National OCD Awareness Week has been held to raise awareness of a condition that impacts one in 100 adults and two in 200 children worldwide.
OCD, which stands for Obsessive Compulsive Disorder, is often generalised as being neat, clean and obsessive over organisation.
However it is much more than that and, in some cases, can severely disrupt every aspect of someone’s life.
The condition is labelled as a choice and not a real mental health issue leaving those diagnosed feeling judged and alienated.
Leanne Schoenike, 59, helps run the Everything OCD community page on Facebook that aims to support those living with or around the condition.
Acting as an advocate for the condition for 11 years following her son’s diagnosis, she said: “I have not met one person with OCD that enjoys having OCD.”
Leanne describes it as “debilitating disorder that involves intense fear and anxiety” as well as it invading work, school, relationships, recreation and relaxation.
“You feel crazy and proper treatment does not cure OCD, but it helps to manage it,” she added.
Doctors diagnosed Leanne’s son and they sought treatment early on and felt embarrassed having to find help far from home because of the ongoing negative stigma.

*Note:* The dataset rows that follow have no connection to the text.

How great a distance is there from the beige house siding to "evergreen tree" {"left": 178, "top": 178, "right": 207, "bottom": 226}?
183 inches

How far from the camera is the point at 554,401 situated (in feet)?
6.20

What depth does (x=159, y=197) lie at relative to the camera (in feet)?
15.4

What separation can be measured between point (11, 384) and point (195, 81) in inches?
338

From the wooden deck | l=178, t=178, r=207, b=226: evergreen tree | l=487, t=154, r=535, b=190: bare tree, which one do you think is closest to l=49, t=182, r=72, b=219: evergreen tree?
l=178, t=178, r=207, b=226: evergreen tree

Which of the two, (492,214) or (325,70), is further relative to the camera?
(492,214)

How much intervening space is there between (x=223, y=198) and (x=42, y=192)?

“The media distorts the reality and severity of the disorder, leading the public to believe it’s a mild personality quirk to be celebrated,” she said.
Tracy Foster, a counsellor specialising in OCD, wishes that people had understanding and empathy and more knowledge around how debilitating the disorder is.
In her work she sees the negativity surrounding OCD, saying it can leave people embarrassed and that they are “not good enough”.
National OCD Awareness Week ran from 8-14 October.
There are organisations such as OCD-UK, with information about the reality of living with OCD as well as supporting someone with the condition.